Женька смотрела на него всем телом. Она знала, что Алик не выносит такого массированного взгляда, и пользовалась этим. Уже по этому можно было догадаться, насколько большое значение придает она разговору.

– Алик, ты останешься в тресте.

– А разве я сказал, что ухожу?

– Значит, остаешься?

– Видишь ли, Женя, все дело в том…

– Алик, сколько записей в твоей трудовой книжке?

– Двенадцать.

– А сколько тебе лет?

– Тридцать. Будет.

– Алик, когда ты начал работать?

– Семь лет назад.

– Если не считать вынужденных простоев – полгода на место. Я правильно посчитала, Алик?

– Но на последнем месте я уже почти два года.

– Алик, сколько у нас детей?

– У нас нет детей, Женя.

– Почему, Алик? Не отвечай. Я спрашиваю не потому, что не знаю. Я знаю. Кем ты работаешь, Алик?

– Инженером производственного отдела.

– Правильно. Каждое утро ты обзваниваешь весь Остров и собираешь цифирки, чтобы вписать их в клеточки.

– Я составляю отчеты о работе предприятий за прошедший день. Кроме того, на мне лежит обязанность изучать эти данные, обобщать и соответствующим образом…

– Отлично, Алик! Прекрасно, Алик! Восхитительно!

– Вот видишь, тебе даже нравится, – он сделал попытку не заметить издевки.

– Алик, кем работают твои институтские друзья?

– Мои друзья работают министрами, директорами комбинатов, двое защитили юридические диссертации, один стал доктором, трое вернулись из заграничных командировок с «Волгами», один…

– Хватит, Алик. Ты мог бы продолжать, если бы все это была выдумка. Но ведь это правда. Алик, у тебя нет самолюбия.

– Почему? У меня отличное самолюбие. Мы с ним ладим.

– Алик, ты хочешь знать, чем все это кончится? Я уйду от тебя. Хочу жить нормальной жизнью. Хочу рожать детей, гордиться своим мужем и время от времени покупать обновки. И не только себе. Я и тебе хочу делать обновки.

– Хорошо, Женя, я, конечно…

– Алик, я ведь даже не спрашиваю, куда ты хочешь перейти, на какую работу, кем…

– В самом деле, Женя, почему?

– Потому что я уверена – ничего дельного тебе не предложат. Никогда.

– Может быть, в данном случае ты и права, но…

– Алик, ведь ты самый обыкновенный, пошлый, примитивный, дешевый, жалкий летун. Ты что-то ищешь в жизни? Нет, ничего не ищешь. К чему-то стремишься? Нет. У тебя большая цель? Нет. Маленькая цель? Нет. Ничего у тебя нет.

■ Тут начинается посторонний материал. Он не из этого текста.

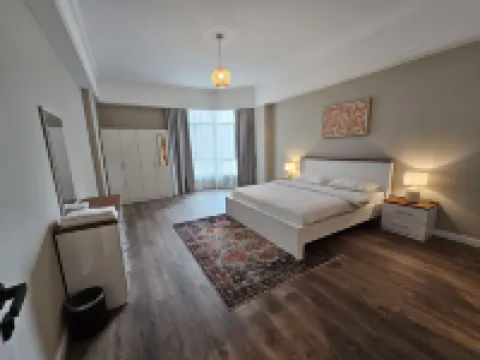 Al Faris Suite 2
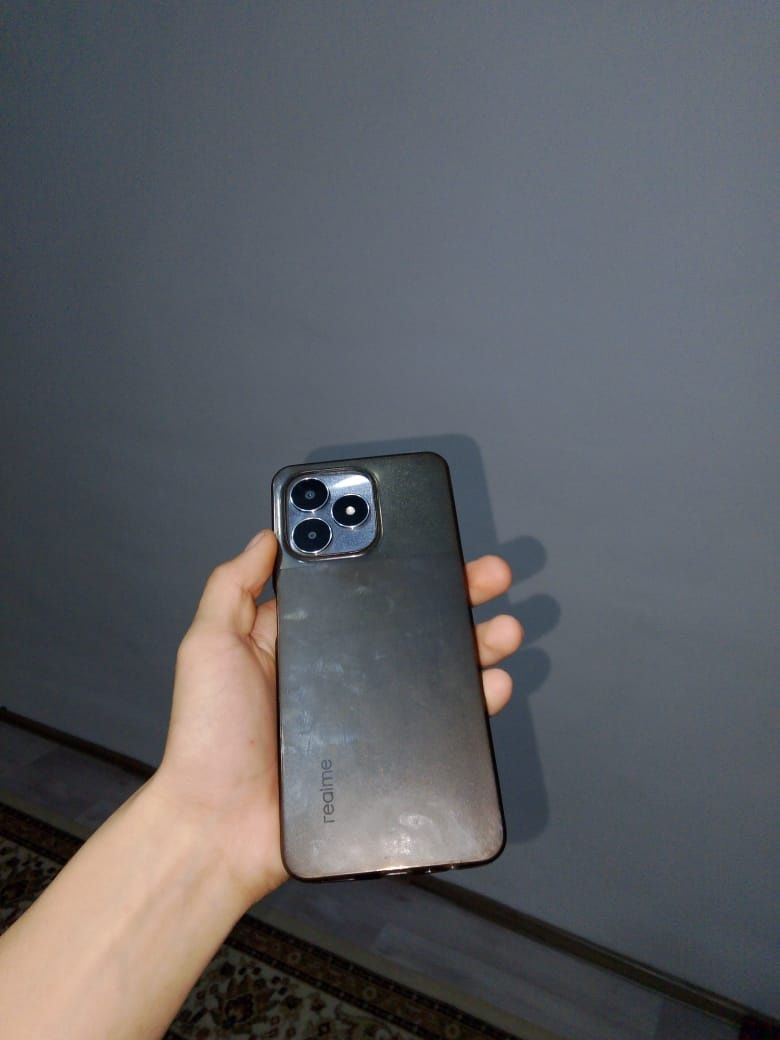 ..realme Note 50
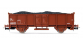 JOUEF JUNIOR HJ5703 Wagons Miniatures pour modelisme ferroviaire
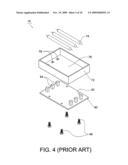 CONNECTOR, BACKLIGHT MODULE, LIQUID CRYSTAL DISPLAY DEVICE AND METHOD FOR MANUFACTURING THE BACKLIGHT MODULE diagram and image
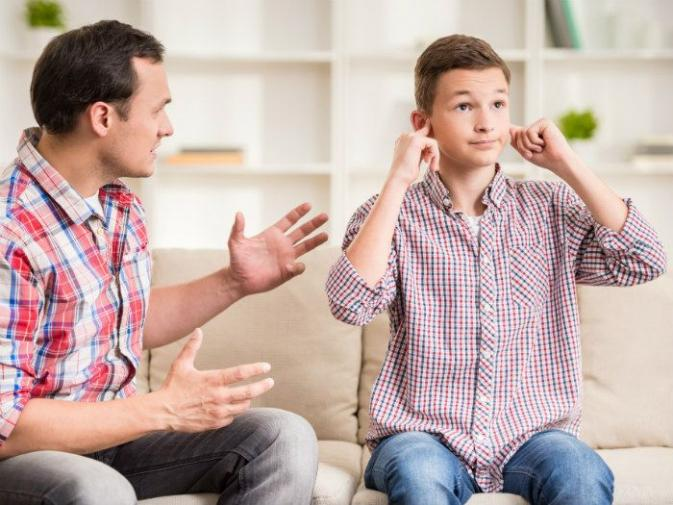 نوجوانی؛ سفر دور و دراز کودکی تا بزرگسالی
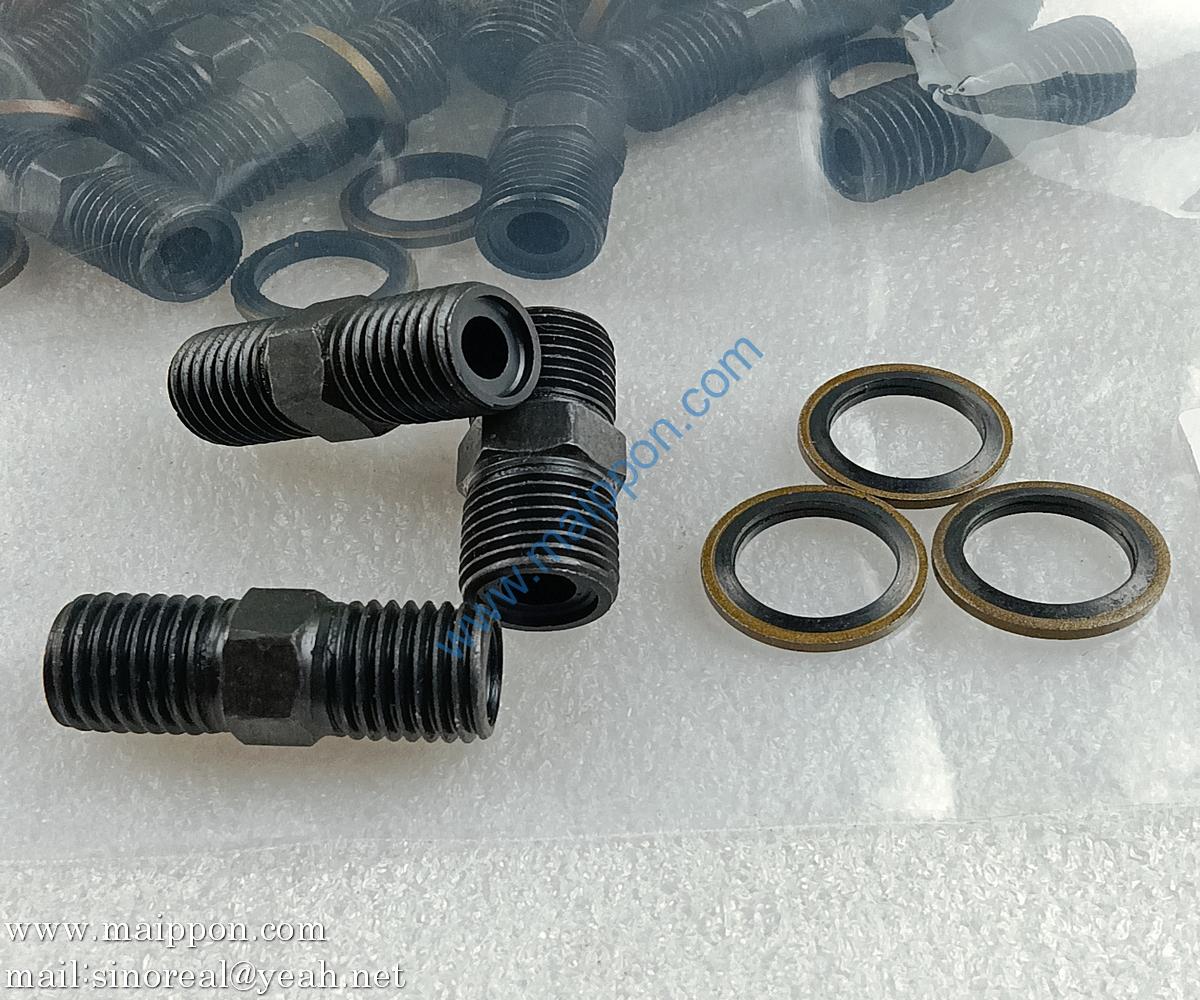 Washer14 Q SC1294-2000 805301410 XCMG parts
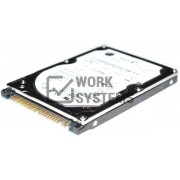 Жесткий диск Seagate 9S3733 80Gb 7200 IDE 2,5" HDD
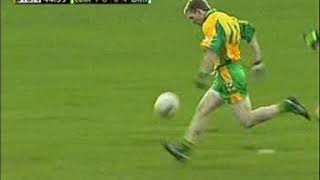 2009 Connacht Club Football Final Corofin v Charlestown Sarsfields [upl. by Jessi]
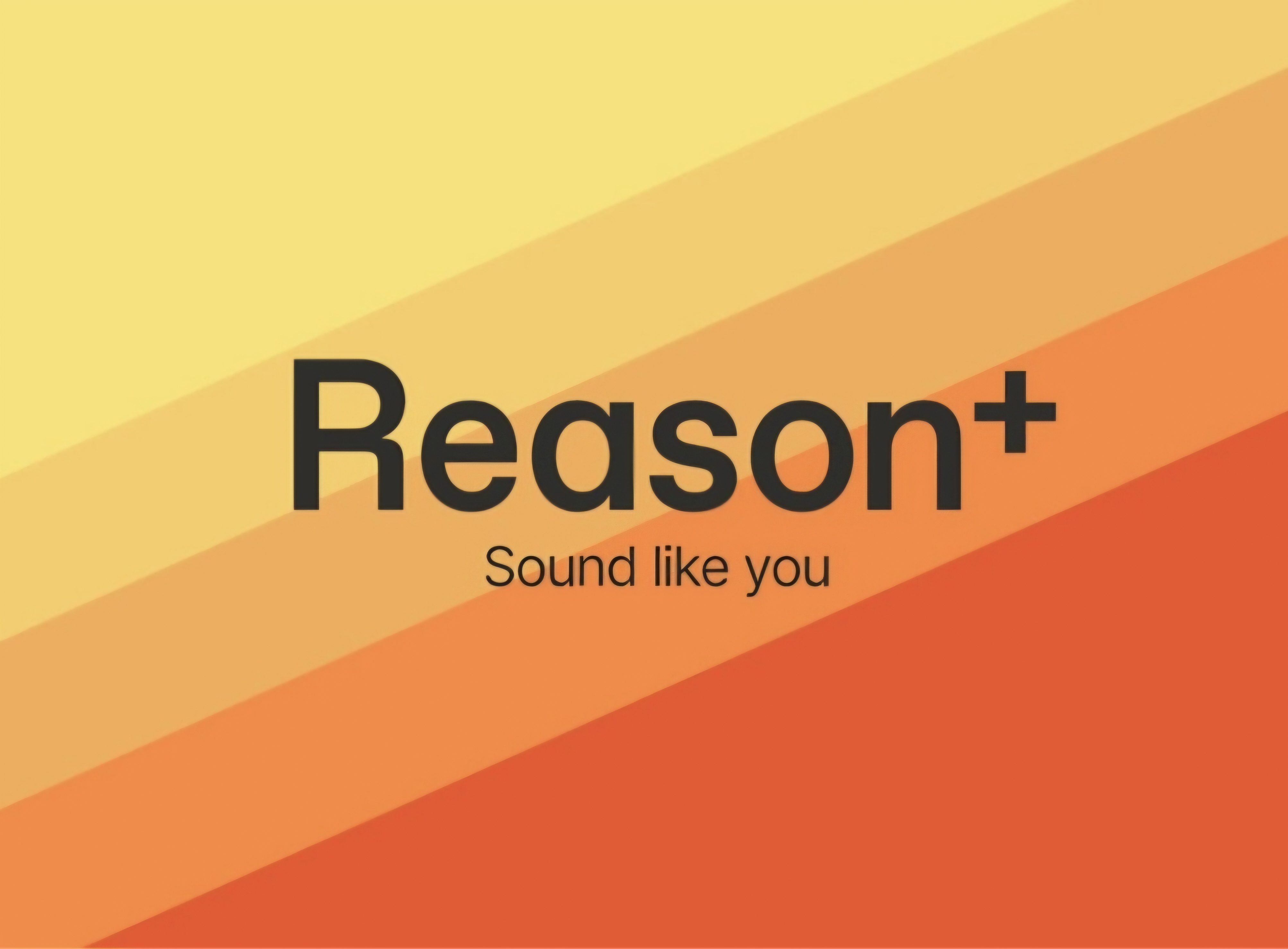 Propellerhead Reason +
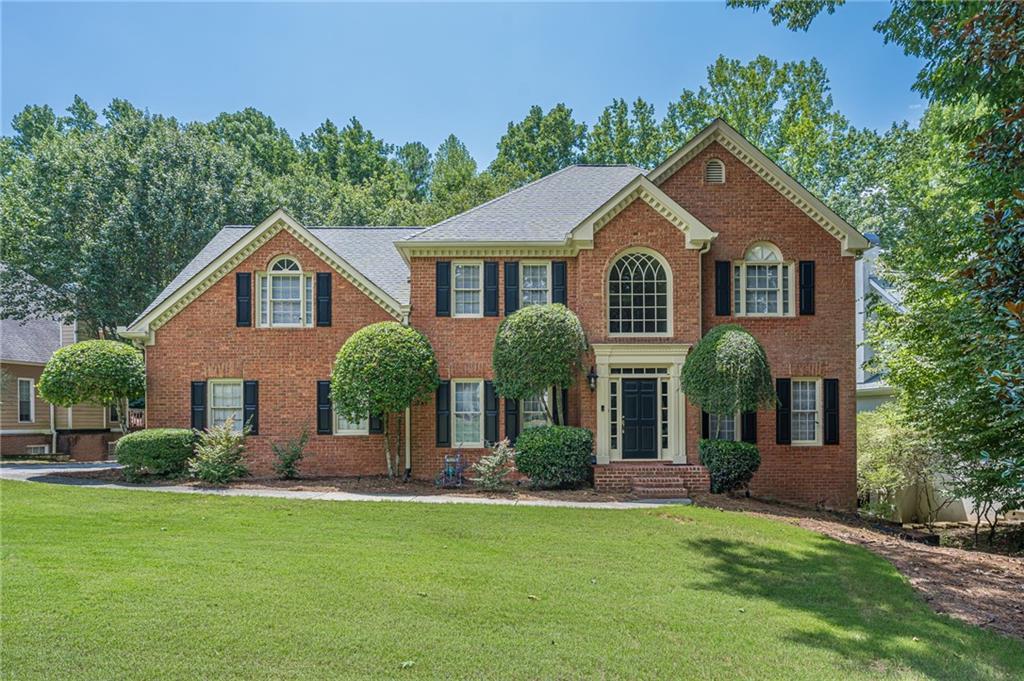 5535 Grove Point Rd., Johns Creek, GA 30022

– Женя, послушай, у них там отличное место…

– Тринадцатое?

– Это интересно… Но ведь рано или поздно мне придется перешагнуть через это роковое число. Знаешь, я решил снова вернуться к практике. Я буду выпускать бумагу, а не исписывать ее. А какие там охота, рыбалка! А грибы! Поронайская долина славится такими…

– Знаешь, как переводится слово Поронайск? Гнилое место.

– Так ведь это же не соответствует…

– Все соответствует. Это будет твое гнилое место. Алик, я сказала серьезно. Подумай, Алик.

Женька посмотрела на него долгим взглядом и вышла, всколыхнув воздух полами халата. На секунду в свете кухонной лампочки вспыхнули ее короткие рыжие волосы, и это было похоже на разрыв первого пристрельного снаряда среди вражеских позиций.

Она действительно могла уйти. Алик знал, что ей стоило лишь поднять телефонную трубку и через полчаса в дверь постучал бы молчаливый господин, чтобы помочь перенести вещи в машину.

– Но я хоть съезжу узнаю, что там и как! – крикнул он в открытую дверь.